GIVEN RECORDS:
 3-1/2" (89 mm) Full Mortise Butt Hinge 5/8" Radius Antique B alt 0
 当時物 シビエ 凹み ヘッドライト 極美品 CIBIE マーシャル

* * *

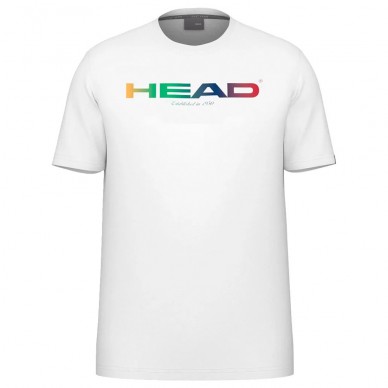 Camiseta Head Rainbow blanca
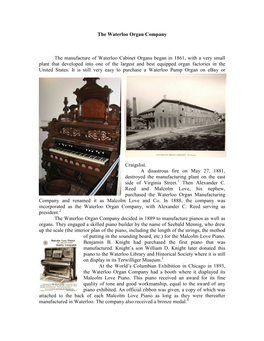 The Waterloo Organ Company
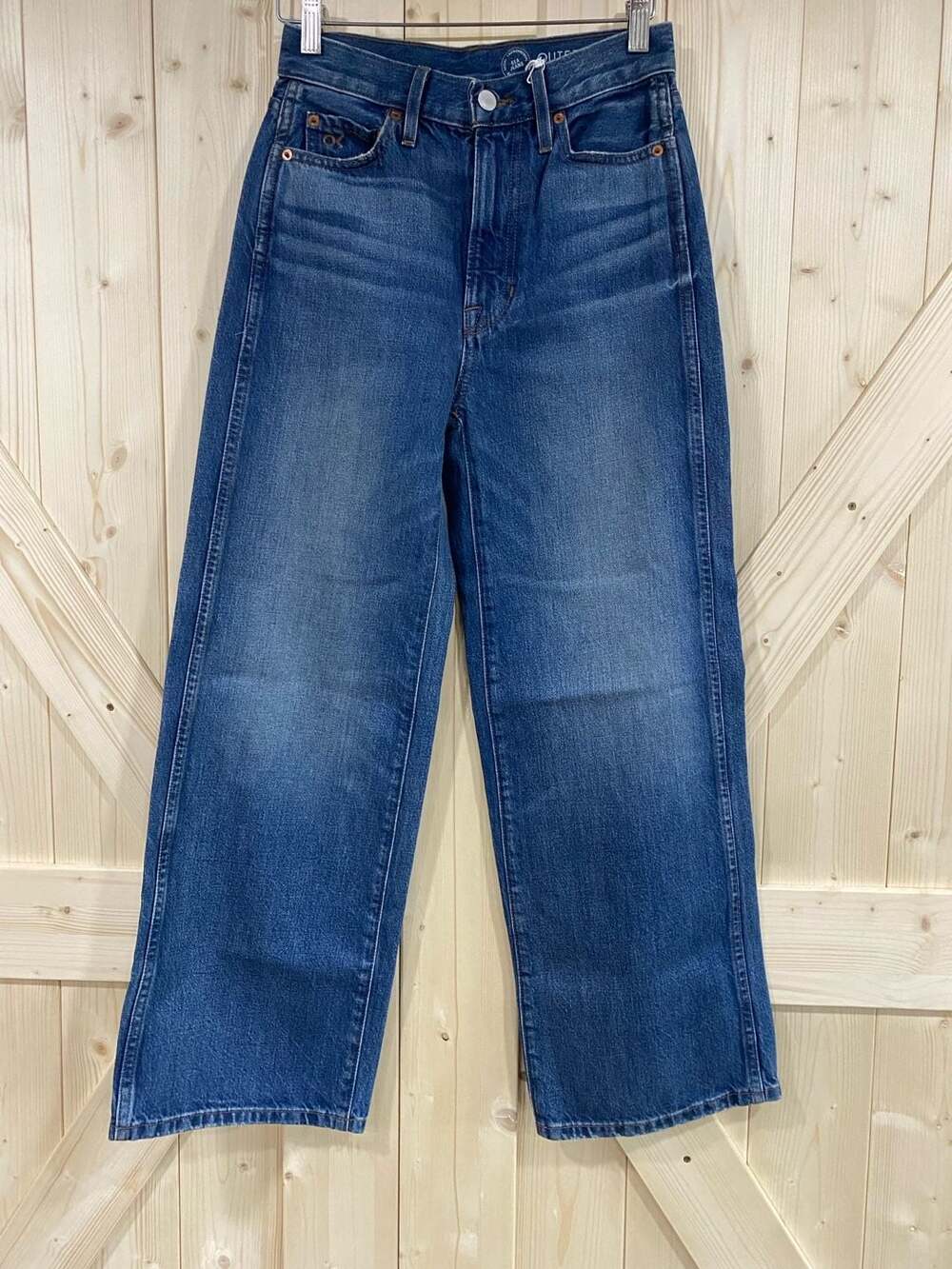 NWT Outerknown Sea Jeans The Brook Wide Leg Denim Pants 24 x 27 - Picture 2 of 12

WHAT THE TASK REQUIRES: Copy out the lines starting at the one containing "Antique B alt 0" and ending at the one containing "当時物 シビエ 凹み ヘッドライト 極美品 CIBIE マーシャル", exactly as they appear in the records, both ends included.

WRITTEN RESPONSE:
 3-1/2" (89 mm) Full Mortise Butt Hinge 5/8" Radius Antique B alt 0
 当時物 シビエ 凹み ヘッドライト 極美品 CIBIE マーシャル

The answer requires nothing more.